Les conditions de sécheresse ont profité aux chrysomèles du maïs (Diabrotica virgifera) dans les régions atteintes par ce ravageur. Mais seuls les maïs non irrigués en ont vraiment pâti.

Les vols d'adultes de chrysomèle du maïs, coléoptère ravageur, ont été plus précoces et massifs en 2022 à la faveur des conditions chaudes et sèches.

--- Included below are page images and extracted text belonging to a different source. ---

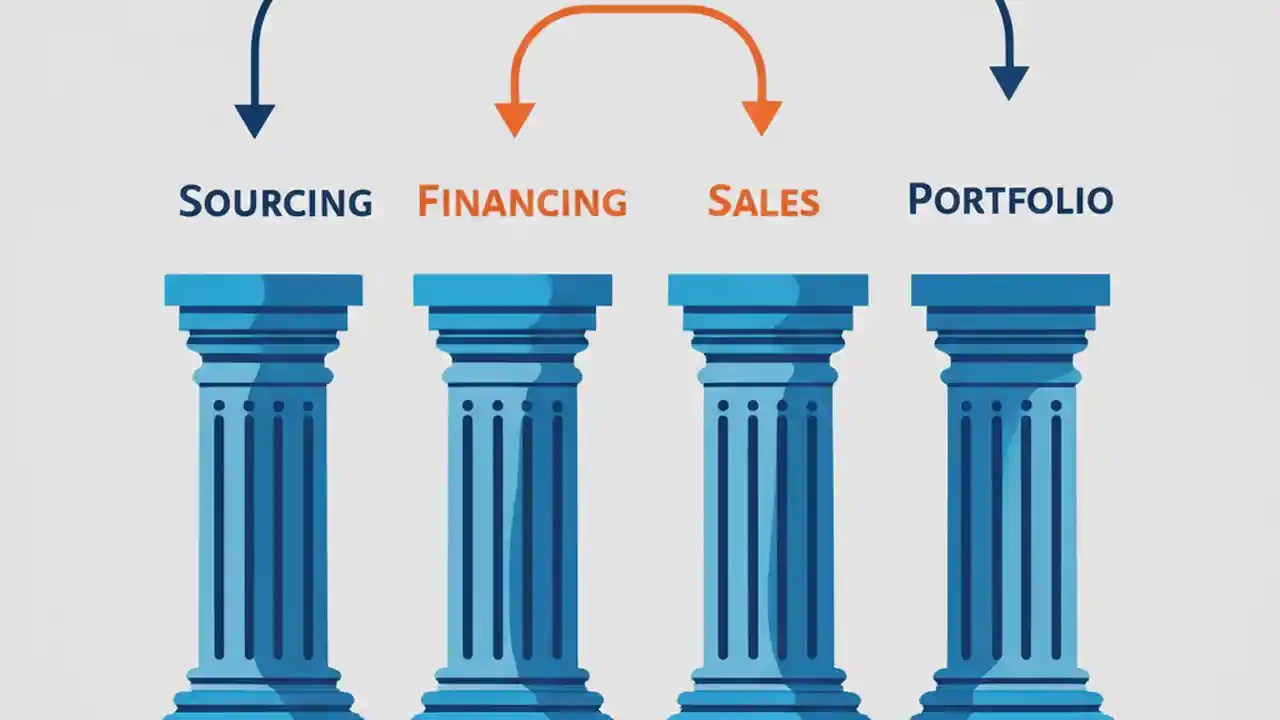 SOURCING FINANCING SALES PORTFOLIO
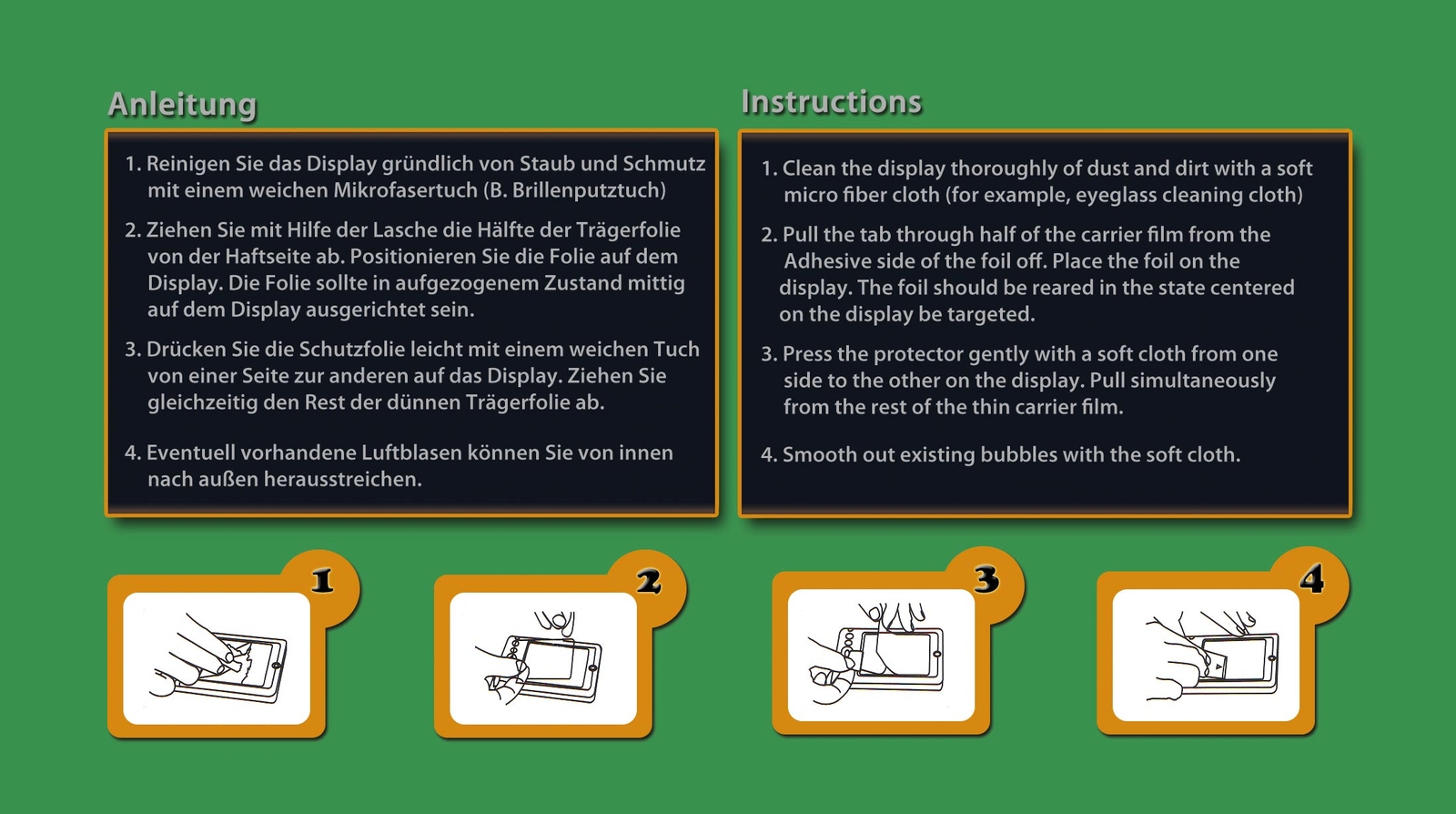 Anleitung

1. Reinigen Sie das Display gründlich von Staub und Schmutz mit einem weichen Mikrofasertuch (B. Brillenputztuch)

2. Ziehen Sie mit Hilfe der Lasche die Hälfte der Trägerfolie von der Haftseite ab. Positionieren Sie die Folie auf dem Display. Die Folie sollte in aufgezogenem Zustand mittig auf dem Display ausgerichtet sein.

3. Drücken Sie die Schutzfolie leicht mit einem weichen Tuch von einer Seite zur anderen auf das Display. Ziehen Sie gleichzeitig den Rest der dünnen Trägerfolie ab.

4. Eventuell vorhandene Luftblasen können Sie von innen nach außen herausstreichen.

Instructions

1. Clean the display thoroughly of dust and dirt with a soft micro fiber cloth (for example, eyeglass cleaning cloth)

2. Pull the tab through half of the carrier film from the Adhesive side of the foil off. Place the foil on the display. The foil should be reared in the state centered on the display be targeted.

3. Press the protector gently with a soft cloth from one side to the other on the display. Pull simultaneously from the rest of the thin carrier film.

4. Smooth out existing bubbles with the soft cloth.

1

2

3

4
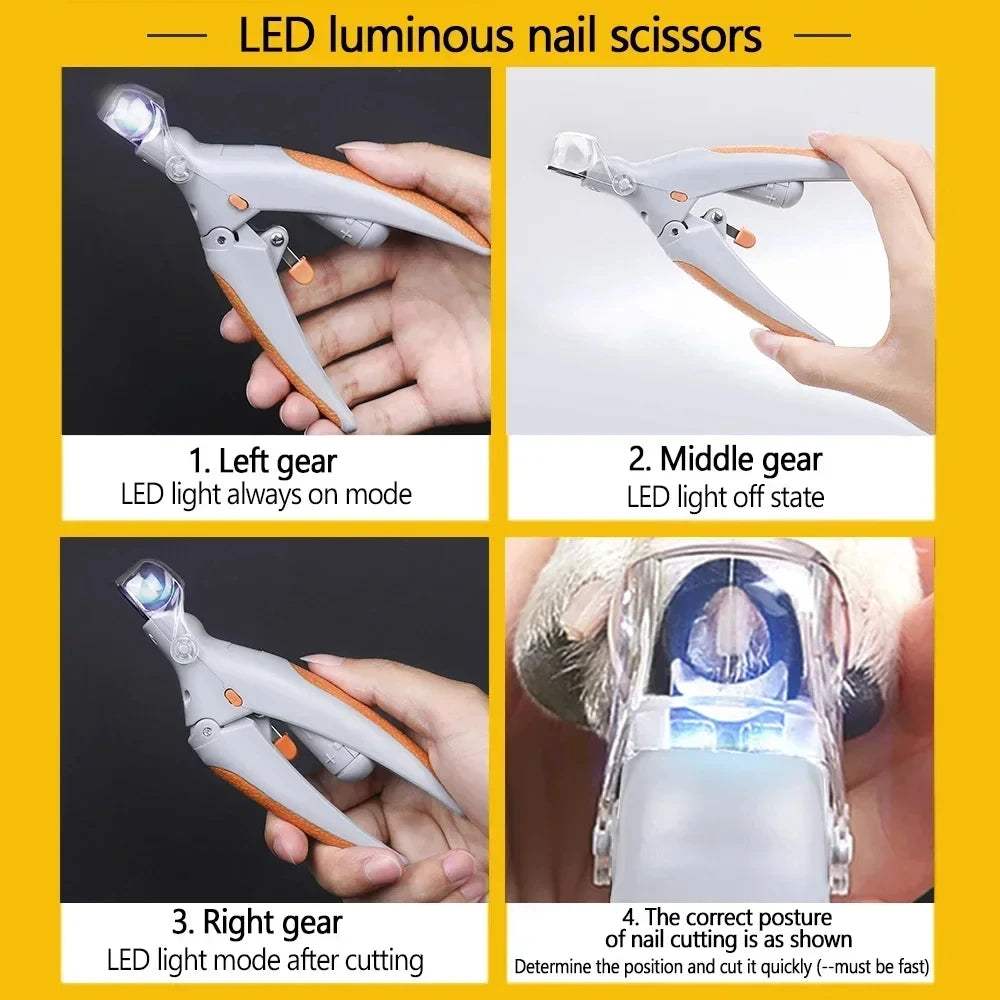 LED luminous nail scissors

1. Left gear
LED light always on mode

2. Middle gear
LED light off state

3. Right gear
LED light mode after cutting

4. The correct posture of nail cutting is as shown
Determine the position and cut it quickly (--must be fast)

Les vols d'adultes de chrysomèle du maïs, coléoptère ravageur, ont été plus précoces et massifs en 2022 à la faveur des conditions chaudes et sèches.
© C. Gloria

« Des parcelles entières n’ont pas produit d’épis de maïs à cause d’attaques de chrysomèles dans le Grésivaudan, entre Grenoble et Chambéry, informe Jean-Baptiste Thibord, expert ravageurs du maïs chez Arvalis. C’est l’une des zones les plus touchées par ce ravageur en France. Jusqu’en 2021, on ne voyait son impact que sur des ronds dans les champs. » Les dégâts ont été d’autant plus importants que ces maïs - quelques milliers d’hectares - ne sont pas irrigués pour la plupart. « La sécheresse favorise l’expression des dégâts chez ce ravageur dont les larves consomment les racines », précise le spécialiste. L’alimentation du maïs en est altérée et les attaques peuvent provoquer la verse des tiges.